Quoted passage Start Marker

CRISPR (short for Clustered Regularly Interspaced Short Palindromic Repeat) can’t seem to stop being in the news as each day brings new developments that expand CRISPR’s capabilities. CRISPR is a defense system used by bacteria to help repel attacking viruses called bacteriophage. In 2012, this defense system was turned by scientists into a gene-editing tool.
CRISPR-Cas9 is currently the most widely used version of CRISPR. But just recently, a new variant has been added to its toolbox — CRISPR-Cpf1 — which scientists demonstrated could correct mutations that cause a condition called Duchenne muscular dystrophy which affects heart muscles and eventually ends up in heart failure.
Prior to that, researchers led by one of the pioneers of CRISPR showed how they were able to turn this gene-editing technology into a diagnostic tool for detecting pathogen-caused diseases and cancer-causing mutations.
The latest news about CRISPR involves turning it into something like an antibiotic treatment — to “specifically kill your bacteria of choice,” as food science professor Jan-Peter Van Pijkeren of the University of Wisconsin-Madison puts it. And its first target is Clostridium difficile (C. difficile) — a bacterium that causes life-threatening diarrhea and colon inflammation, and mostly affects hospitalized patients or those who recently received medical care, including antibiotic treatments. C. difficile also happens to be one of the three antibiotic-resistant threats classified by the CDC as urgent, which basically means it requires high priority attention.
The plan is simple: develop bacteriophage that will deliver a customized CRISPR message instructing C. difficile to commit suicide.

Quoted passage End Marker
Provided data Start Marker

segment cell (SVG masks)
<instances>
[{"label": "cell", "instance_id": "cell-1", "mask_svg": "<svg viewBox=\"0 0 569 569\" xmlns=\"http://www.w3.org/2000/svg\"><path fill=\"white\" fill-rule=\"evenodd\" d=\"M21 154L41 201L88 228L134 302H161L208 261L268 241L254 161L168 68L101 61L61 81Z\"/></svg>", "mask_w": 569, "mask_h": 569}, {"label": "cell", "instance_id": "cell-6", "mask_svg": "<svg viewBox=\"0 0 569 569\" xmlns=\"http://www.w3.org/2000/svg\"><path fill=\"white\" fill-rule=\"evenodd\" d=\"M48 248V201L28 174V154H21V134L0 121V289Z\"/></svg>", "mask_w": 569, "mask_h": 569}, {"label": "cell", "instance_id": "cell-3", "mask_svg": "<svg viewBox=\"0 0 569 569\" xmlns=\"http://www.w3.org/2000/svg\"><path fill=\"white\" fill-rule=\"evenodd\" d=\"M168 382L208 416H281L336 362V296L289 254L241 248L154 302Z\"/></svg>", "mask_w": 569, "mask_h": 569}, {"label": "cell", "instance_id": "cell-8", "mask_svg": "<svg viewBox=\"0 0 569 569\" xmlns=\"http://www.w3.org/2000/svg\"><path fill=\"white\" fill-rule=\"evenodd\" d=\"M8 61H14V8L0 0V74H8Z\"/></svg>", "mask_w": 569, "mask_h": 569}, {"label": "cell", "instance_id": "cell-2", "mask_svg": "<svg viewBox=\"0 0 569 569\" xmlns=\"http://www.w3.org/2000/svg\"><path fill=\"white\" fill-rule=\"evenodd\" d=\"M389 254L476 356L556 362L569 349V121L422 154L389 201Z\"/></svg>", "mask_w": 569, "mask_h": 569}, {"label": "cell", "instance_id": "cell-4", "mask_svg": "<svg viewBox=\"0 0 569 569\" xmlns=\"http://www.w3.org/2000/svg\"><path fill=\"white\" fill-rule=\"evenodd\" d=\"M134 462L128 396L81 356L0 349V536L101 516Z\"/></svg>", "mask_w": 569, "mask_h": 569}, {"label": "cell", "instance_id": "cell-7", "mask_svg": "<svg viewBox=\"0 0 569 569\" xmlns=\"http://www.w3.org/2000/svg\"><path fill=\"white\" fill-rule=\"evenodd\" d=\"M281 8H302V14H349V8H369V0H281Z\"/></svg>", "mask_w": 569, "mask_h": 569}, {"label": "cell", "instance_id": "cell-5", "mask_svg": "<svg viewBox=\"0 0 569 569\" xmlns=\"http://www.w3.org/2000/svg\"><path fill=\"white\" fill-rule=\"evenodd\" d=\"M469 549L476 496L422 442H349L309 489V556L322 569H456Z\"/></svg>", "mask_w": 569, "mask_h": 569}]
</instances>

Provided data End Marker

◆ **Exercise aim**
Based on the CRISPR article, explain in one to three sentences what bacteria use the CRISPR system for.

◆ **Answer to this task**
Bacteria use CRISPR as a defense system that helps them repel attacking viruses called bacteriophage.